Koltai agreed that VAERS shouldn’t be removed from public view or access, but thinks that more transparency could help people interpret what they’re seeing. Text within a report could indicate that an event is currently under investigation, and then results of those investigations could be posted explaining why an event is or isn’t related to a vaccine.

“VAERS was devised ultimately to be a reporting system, to flag as a potential signal that there might be an issue with the vaccine,” Koltai said. “Then the CDC can go investigate. What is happening now is that it’s being used as evidence towards something else it’s not.” (VAERS administrators and the CDC didn’t respond to a request for comment by publication time about the ways the system is used and misused.)

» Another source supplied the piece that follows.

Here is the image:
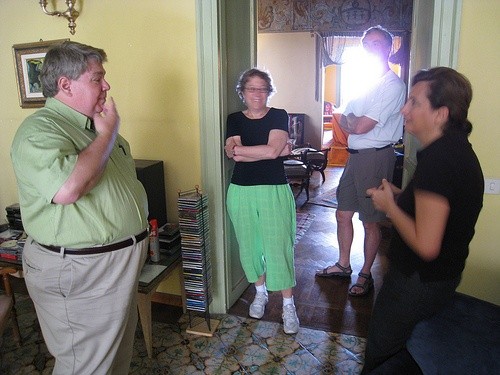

Dorit Reiss, the UC Hastings law professor, thinks the best way to counter VAERS-based misinformation is to, as she puts it, “pre-bunk” the public. “We need to be more vocal about warning the public about these issues.” The level of misinformation around COVID vaccines was to be expected, she adds, “But I’m still concerned. Right now, people are vulnerable and looking for information. I’m worried this could be a gateway, and that people nervous about the COVID vaccine could be pulled into the anti-vax world for other vaccines as well.”